-------- Texte source

Face à l’horreur, le slogan " Je suis Charlie " est devenu l’étendard de la liberté et de la résistance à l’obscurantisme. Au lendemain du massacre de mercredi, la symbolique liée à la presse a imposé son explication simple, sa force d'indignation et sa volonté de survivre. L'émotion collective s'est focalisée sur ces 3 mots existentiels : le moi, la vie, les autres. A sa mesure et à sa manière Pugnace a participé à ce rassemblement et ne le renie pas.
Aujourd'hui les Charlie se sont multipliés, ils discourent, pleurent et défilent avec pancartes, drapeaux et hymne national. Et les anti-Charlie de s'interroger sur le sens de ce salmigondis politique autour d'une interprétation univoque d'un drame qui leur paraît irréductible à une caricature et de douter de l'avenir de ces convivialités plus ou moins hypocrites et à coup sûr éphémères.
Ils disent : gare au méli, mélo ... gare au Charlie, Charlot.
Car depuis le 7 janvier les choses ont évolué et la réalité s'est complexifiée, les évènements se sont alourdis, le slogan fusionnel risque désormais d'abuser et d'être instrumentalisé. Charlie n'est pas seul dans le drame. Il n'est plus le symbole exclusif de la folie meutrière du terrorisme, s'il l'a jamais été. Les cibles, institutionnelles et humaines, sont multiples et diverses. L'unanimisme apparent du slogan ne répond plus à la réalité multiforme des faits ni à l'authenticité des divers porteurs de pancartes ralliés au mouvement collectif.
LUZ lui-même, dessinateur emblématique de l’hebdo, s'interroge sur le sens conféré à ce massacre : il minimise le poids emblématique de Charlie, il supporte mal la récupération du meurtre de ses confrères caricaturistes. " Aujourd’hui, écrit-il, on a l’impression que Charlie est tombé pour la liberté d’expression. Nos copains sont juste morts" et il met en garde " Les gens s’expriment comme ils veulent mais il ne faut pas que la République ressemble à une pleureuse de la Corée du Nord. Ce serait dommage."
Son interview dans "les inrocks" mérite d'être lu : cliquez ici ....LUZ
Aujourd'hui la célébrité des dessinateurs, que certains pleurent sans les avoir aimés, n'occulte plus les noms des victimes collatérales - telles le modeste agent de maintenance qui fut la 1ère victime des forcenés simplement parce qu'il était là pour travailler - ou des fonctionnaires de police, police d'Etat ou municipale, qui, hommes ou femme, blanc, noir ou basané, catholique, musulman ou agnostique sont morts en service, car ils étaient là pour protéger les autres.

----------------

### Consigne
D'après le texte sur le slogan « Je suis Charlie », qui fut la première victime des forcenés ? Les lignes suivantes proviennent d'une source différente.

-------- Données fournies

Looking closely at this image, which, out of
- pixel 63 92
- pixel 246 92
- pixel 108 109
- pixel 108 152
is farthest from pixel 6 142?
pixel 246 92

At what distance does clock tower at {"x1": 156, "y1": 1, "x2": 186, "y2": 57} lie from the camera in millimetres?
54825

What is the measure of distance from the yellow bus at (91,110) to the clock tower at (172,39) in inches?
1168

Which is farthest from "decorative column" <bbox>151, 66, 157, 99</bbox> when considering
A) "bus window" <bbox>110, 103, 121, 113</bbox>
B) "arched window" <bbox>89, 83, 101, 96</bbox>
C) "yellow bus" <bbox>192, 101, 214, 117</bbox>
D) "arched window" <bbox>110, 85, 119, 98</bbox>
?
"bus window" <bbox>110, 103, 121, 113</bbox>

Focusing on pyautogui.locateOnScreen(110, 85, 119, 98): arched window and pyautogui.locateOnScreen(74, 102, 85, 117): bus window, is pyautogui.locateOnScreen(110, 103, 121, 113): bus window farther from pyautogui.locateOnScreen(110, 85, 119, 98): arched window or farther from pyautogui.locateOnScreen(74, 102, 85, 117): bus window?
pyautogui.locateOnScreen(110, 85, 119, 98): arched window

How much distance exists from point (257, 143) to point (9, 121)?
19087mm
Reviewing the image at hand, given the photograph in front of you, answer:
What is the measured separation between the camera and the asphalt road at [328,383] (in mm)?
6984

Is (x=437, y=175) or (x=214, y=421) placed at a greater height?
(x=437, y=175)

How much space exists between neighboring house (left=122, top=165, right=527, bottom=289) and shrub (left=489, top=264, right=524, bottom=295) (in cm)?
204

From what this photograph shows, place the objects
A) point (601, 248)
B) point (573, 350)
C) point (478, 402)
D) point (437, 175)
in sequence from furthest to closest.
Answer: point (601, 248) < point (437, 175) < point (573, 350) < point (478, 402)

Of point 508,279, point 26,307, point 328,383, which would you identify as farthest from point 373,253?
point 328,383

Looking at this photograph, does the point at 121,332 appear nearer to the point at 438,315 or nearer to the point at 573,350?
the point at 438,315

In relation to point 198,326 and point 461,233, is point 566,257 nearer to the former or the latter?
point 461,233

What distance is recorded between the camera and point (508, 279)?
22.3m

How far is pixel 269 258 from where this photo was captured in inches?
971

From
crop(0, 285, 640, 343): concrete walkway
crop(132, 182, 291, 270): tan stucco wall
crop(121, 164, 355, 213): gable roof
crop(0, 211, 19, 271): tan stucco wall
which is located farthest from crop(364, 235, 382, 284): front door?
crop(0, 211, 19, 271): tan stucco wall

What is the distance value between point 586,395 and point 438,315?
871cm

----------------

### Réponse
Le modeste agent de maintenance, qui était simplement là pour travailler.